By George Kleban
You’ve been dating for quite a long time now number of months and can’t seem have enough of each other. You feel utterly comfortable with each other and feel like the two of you are a match made in heaven. Communication has in no way been an issue and have your long-term goals aligned. Amazingly, you discover your self pondering critically for the very first time in your life that this is the person you want to spend the rest of your life life with. Time passes and you also grow even nearer. The dialogue of marriage is introduced up and happily, a wedding date is set into date. Now what? Is it right to ask your best friend your premarital questions or your mother? Will entering a relationship counseling before the huge day be a solution or will it result in a rift in your seemingly perfect connection? Take a breather and read on.
First of all, no relationship is perfect and if you think yours is then you need to expedite the marriage counseling to broach topics that sometimes couples shy away from. Topics such as having children, spending money, your individual families, your friends, your employment, your living arrangements, religion, political views and more. It’s okay if you have a strong opinion one way or another on one or more topics. The important thing to look for is that you both listen to each other’s opinion and see if you can find some sort of common ground to meet on.

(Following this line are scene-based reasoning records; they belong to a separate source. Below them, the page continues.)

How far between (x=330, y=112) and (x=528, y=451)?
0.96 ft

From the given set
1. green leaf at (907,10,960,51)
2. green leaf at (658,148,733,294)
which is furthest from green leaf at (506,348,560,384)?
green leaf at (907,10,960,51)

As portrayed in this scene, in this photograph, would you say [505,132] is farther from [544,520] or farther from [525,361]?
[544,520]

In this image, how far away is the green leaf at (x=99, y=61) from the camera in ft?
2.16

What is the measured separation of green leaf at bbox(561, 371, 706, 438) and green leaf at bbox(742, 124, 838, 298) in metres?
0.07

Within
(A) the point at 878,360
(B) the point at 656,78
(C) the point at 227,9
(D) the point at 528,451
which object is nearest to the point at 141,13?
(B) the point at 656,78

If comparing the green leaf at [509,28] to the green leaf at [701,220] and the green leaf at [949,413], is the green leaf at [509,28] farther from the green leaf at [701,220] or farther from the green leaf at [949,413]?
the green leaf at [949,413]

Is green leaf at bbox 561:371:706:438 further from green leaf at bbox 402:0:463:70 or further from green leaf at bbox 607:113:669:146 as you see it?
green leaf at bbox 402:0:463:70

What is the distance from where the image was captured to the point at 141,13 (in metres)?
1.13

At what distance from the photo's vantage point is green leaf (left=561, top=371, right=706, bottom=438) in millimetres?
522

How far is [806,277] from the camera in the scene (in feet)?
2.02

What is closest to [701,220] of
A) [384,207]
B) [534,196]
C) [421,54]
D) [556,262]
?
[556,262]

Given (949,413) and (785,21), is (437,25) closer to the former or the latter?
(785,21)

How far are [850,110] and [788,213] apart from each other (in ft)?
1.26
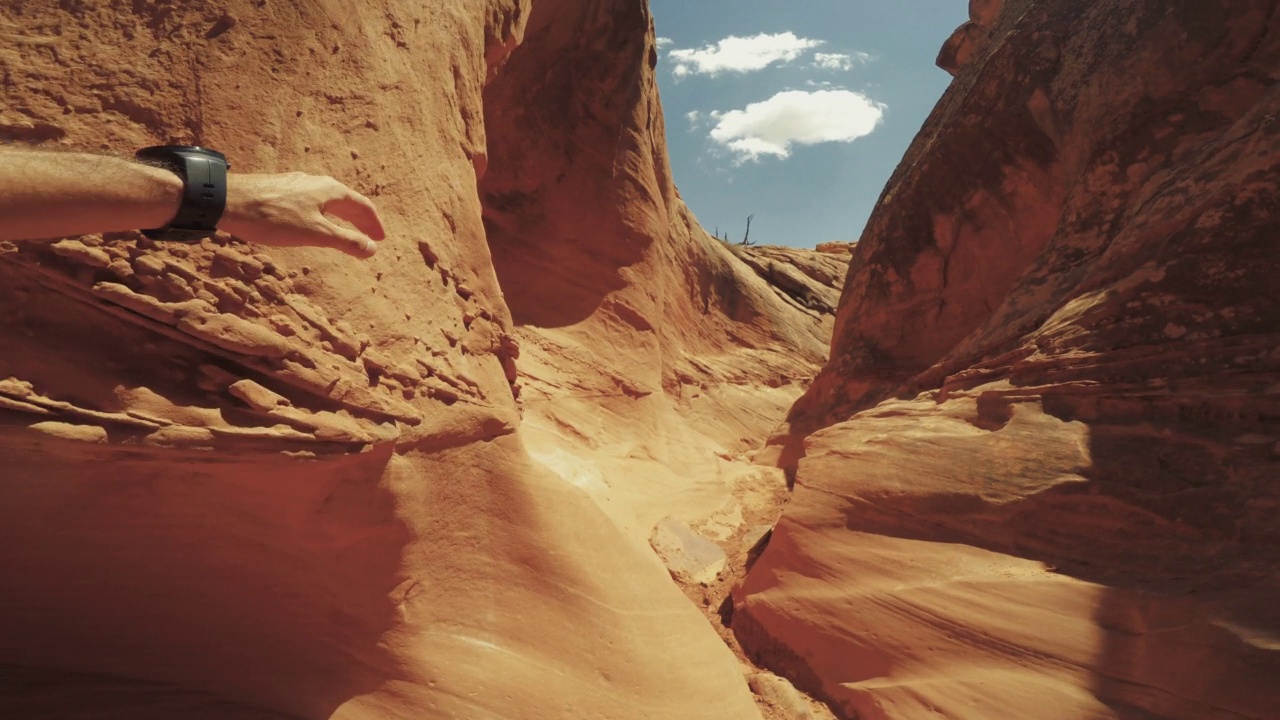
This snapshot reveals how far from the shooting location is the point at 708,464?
7.30 m

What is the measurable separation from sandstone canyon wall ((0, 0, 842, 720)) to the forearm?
2.08 feet

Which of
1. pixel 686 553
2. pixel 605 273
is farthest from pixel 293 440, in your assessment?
pixel 605 273

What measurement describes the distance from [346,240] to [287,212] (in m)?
0.15

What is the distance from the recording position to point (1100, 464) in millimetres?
3420

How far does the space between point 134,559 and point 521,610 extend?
146 centimetres

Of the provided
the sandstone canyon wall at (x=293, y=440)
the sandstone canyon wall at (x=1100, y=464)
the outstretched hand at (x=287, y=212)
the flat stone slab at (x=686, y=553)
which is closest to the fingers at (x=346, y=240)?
the outstretched hand at (x=287, y=212)

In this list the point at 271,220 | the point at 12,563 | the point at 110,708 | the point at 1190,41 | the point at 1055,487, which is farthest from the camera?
the point at 1190,41

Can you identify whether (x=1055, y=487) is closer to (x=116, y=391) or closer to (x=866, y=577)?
(x=866, y=577)

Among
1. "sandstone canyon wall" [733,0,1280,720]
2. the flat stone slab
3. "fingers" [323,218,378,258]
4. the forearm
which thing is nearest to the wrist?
the forearm

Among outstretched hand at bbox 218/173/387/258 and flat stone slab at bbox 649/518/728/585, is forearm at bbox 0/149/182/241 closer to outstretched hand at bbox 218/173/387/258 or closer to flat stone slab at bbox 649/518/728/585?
outstretched hand at bbox 218/173/387/258

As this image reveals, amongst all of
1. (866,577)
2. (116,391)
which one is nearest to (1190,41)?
(866,577)

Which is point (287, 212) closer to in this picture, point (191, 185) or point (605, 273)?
point (191, 185)

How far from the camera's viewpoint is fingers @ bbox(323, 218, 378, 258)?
62.7 inches

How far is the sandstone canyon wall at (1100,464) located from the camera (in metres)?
2.88
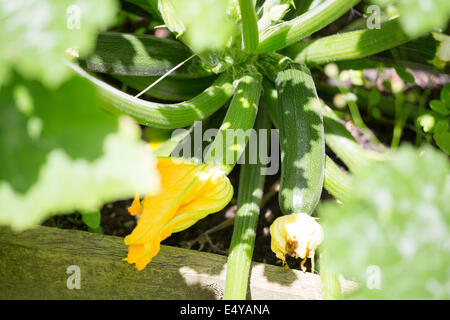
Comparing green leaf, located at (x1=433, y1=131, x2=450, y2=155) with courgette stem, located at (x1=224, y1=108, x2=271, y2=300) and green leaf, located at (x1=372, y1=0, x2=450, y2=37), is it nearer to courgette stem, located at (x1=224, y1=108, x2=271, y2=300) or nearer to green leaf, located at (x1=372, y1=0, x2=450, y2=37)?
courgette stem, located at (x1=224, y1=108, x2=271, y2=300)

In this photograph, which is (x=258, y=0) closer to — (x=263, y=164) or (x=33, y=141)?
(x=263, y=164)

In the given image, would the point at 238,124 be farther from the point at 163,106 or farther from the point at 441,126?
the point at 441,126

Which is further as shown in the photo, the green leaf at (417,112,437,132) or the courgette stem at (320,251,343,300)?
the green leaf at (417,112,437,132)

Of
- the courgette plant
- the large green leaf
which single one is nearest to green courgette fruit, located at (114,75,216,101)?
the courgette plant

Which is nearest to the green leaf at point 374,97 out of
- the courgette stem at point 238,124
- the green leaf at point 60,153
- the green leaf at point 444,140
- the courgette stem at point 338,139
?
the courgette stem at point 338,139

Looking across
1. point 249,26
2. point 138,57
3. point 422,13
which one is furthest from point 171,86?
point 422,13

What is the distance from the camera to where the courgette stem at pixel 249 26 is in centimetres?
117

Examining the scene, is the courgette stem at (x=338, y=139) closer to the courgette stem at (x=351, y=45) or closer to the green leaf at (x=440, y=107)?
the courgette stem at (x=351, y=45)

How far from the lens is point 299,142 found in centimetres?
143

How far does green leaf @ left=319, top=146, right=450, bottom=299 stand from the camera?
0.65m

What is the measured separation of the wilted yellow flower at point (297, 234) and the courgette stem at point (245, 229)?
12 cm

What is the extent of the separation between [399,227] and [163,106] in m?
0.77

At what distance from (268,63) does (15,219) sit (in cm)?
123
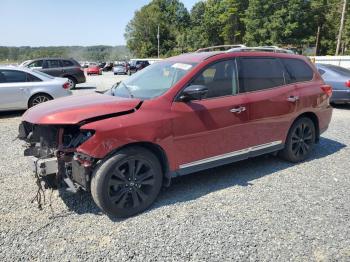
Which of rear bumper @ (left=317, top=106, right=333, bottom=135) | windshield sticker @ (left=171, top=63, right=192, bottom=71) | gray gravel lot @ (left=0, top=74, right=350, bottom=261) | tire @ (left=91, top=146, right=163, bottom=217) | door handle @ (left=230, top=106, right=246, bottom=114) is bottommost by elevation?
gray gravel lot @ (left=0, top=74, right=350, bottom=261)

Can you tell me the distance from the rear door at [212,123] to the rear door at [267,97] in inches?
6.5

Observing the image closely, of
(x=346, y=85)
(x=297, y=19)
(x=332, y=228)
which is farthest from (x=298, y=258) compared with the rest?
(x=297, y=19)

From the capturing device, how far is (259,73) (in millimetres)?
5012

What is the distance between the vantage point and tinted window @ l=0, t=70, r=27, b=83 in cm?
973

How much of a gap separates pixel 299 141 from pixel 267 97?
115cm

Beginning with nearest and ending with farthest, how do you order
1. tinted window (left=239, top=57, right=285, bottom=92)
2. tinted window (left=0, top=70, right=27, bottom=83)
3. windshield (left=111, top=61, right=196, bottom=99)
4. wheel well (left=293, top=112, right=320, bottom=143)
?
windshield (left=111, top=61, right=196, bottom=99) < tinted window (left=239, top=57, right=285, bottom=92) < wheel well (left=293, top=112, right=320, bottom=143) < tinted window (left=0, top=70, right=27, bottom=83)

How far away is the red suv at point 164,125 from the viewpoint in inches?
144

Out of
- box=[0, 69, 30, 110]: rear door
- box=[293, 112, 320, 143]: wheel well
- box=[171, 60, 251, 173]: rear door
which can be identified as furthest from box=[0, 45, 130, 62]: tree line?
box=[171, 60, 251, 173]: rear door

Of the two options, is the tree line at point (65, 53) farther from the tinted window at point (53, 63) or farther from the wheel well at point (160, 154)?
the wheel well at point (160, 154)

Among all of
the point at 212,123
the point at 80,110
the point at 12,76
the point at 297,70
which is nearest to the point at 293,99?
the point at 297,70

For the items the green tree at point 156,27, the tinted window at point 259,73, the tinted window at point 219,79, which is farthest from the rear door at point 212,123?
the green tree at point 156,27

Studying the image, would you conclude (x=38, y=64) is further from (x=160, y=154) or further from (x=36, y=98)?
(x=160, y=154)

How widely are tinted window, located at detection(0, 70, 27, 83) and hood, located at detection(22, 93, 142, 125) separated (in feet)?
20.8

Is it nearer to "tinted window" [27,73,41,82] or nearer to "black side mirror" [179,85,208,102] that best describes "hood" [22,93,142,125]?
"black side mirror" [179,85,208,102]
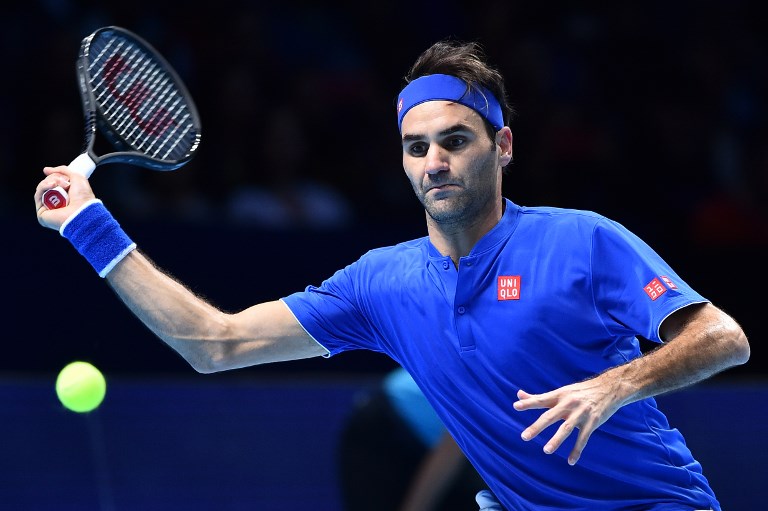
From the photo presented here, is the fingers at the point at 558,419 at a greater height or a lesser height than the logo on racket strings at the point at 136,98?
lesser

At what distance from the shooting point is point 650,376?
2.69 m

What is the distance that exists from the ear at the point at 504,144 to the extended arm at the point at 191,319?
0.76 m

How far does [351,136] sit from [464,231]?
3964mm

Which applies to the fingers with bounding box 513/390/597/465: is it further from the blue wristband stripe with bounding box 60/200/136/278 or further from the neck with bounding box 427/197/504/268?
the blue wristband stripe with bounding box 60/200/136/278

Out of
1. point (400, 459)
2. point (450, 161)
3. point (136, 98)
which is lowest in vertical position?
point (400, 459)

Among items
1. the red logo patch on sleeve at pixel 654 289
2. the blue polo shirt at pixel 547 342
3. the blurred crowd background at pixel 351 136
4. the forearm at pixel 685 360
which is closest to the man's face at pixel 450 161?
the blue polo shirt at pixel 547 342

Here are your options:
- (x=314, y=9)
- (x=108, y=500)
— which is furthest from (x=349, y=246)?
(x=314, y=9)

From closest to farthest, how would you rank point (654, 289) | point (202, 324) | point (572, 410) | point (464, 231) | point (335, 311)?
point (572, 410)
point (654, 289)
point (464, 231)
point (202, 324)
point (335, 311)

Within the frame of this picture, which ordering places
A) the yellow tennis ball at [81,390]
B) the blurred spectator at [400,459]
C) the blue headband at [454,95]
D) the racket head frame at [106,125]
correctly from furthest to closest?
the blurred spectator at [400,459] → the yellow tennis ball at [81,390] → the racket head frame at [106,125] → the blue headband at [454,95]

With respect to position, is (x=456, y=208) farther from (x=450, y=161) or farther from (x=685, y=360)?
(x=685, y=360)

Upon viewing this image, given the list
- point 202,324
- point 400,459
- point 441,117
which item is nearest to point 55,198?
point 202,324

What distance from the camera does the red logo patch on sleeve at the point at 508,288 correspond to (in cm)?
300

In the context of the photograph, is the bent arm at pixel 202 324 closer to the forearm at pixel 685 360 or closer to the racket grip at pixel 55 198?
the racket grip at pixel 55 198

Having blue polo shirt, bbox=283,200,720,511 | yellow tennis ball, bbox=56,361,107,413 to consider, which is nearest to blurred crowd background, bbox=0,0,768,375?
yellow tennis ball, bbox=56,361,107,413
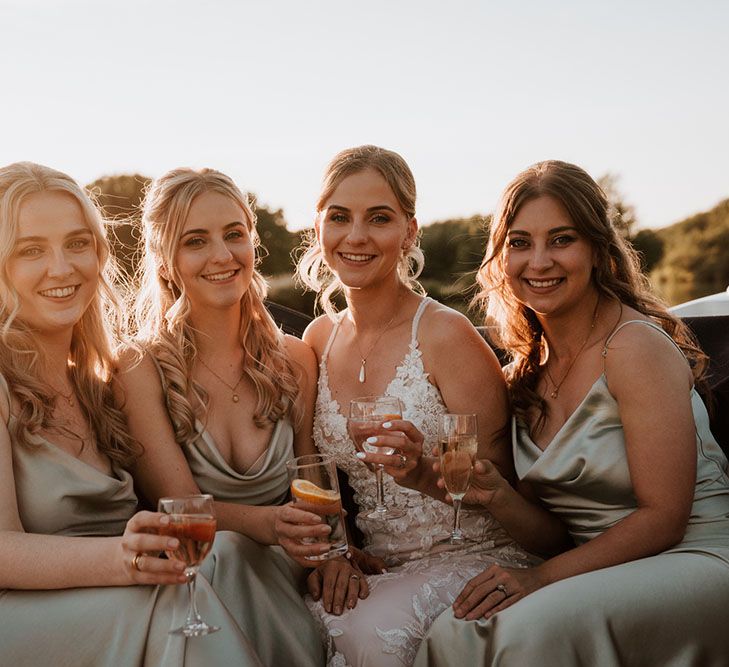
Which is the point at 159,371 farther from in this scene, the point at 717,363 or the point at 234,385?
the point at 717,363

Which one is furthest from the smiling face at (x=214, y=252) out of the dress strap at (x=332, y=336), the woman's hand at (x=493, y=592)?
the woman's hand at (x=493, y=592)

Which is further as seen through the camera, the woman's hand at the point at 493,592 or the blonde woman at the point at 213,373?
the blonde woman at the point at 213,373

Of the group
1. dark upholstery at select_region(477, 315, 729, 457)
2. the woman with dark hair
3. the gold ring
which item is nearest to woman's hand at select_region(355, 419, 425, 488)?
the woman with dark hair

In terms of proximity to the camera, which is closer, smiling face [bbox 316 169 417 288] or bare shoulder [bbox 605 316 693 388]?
bare shoulder [bbox 605 316 693 388]

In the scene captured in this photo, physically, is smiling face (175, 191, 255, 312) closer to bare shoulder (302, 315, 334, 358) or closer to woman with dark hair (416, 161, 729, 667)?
bare shoulder (302, 315, 334, 358)

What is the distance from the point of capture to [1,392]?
3213 millimetres

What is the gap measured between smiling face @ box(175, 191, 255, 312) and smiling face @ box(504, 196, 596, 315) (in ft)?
3.89

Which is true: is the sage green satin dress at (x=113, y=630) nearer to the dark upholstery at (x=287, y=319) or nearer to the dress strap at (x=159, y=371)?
the dress strap at (x=159, y=371)

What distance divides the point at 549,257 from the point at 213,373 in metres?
1.57

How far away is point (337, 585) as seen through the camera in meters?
3.54

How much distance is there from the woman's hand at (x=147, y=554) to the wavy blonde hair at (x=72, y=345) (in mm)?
757

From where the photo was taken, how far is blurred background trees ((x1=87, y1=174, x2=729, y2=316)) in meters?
13.2

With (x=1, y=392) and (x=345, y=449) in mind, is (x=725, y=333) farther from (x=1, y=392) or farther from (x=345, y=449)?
(x=1, y=392)

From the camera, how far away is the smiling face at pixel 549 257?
3.58m
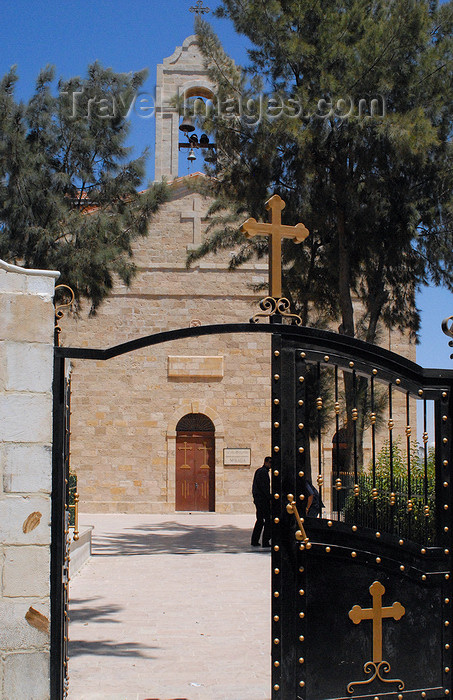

For example, let’s say you want three children and your partner wants one but isn’t sure about more than that. They grew up in a large family and struggled to get everything they had and don’t want that way of life for any children they may bring into the world. Are you willing to compromise on this and say that perhaps one or two children would be fine or is this non-negotiable? Make a list of other premarital questions you might have and determine which ones could be deal breakers. It’s important that you are honest with yourself and with your partner. Talking about these topics is the start of building a solid foundation for your relationship.
Many couples, especially those who do not live together first, go into marriage thinking it will be just like a fairy tale and are devastated when their prince or princess starts acting human. Marriage is not a story, it is hard work. It takes two people who are willing in the very beginning of their relationship to commit to a partnership in good times and in tough times. It takes maturity, when often one of you is not mature enough. It takes patience, when one of you may have a bad temper and no patience. Most of all it takes a lot of love and compromise.
Toss aside any ideas of perfectionism you may be expecting in your partner and add a healthy dose of humor to your relationship. Start and end the day with a conversation and touching, even if it is just a light kiss on the forehead. Keep in contact during the day if possible and talk, talk, talk. Communication, love, commitment and respect are the bricks in the foundation of the best relationships. Promise yourself and your partner that you will always work on keeping that foundation intact and enjoy a nice, long, healthy marriage.
Weddings are a vow for a lifetime of togetherness. Don’t decide on it in an impulse, take Premarital Counseling, it might just be the key to the life you wish for with your loved one.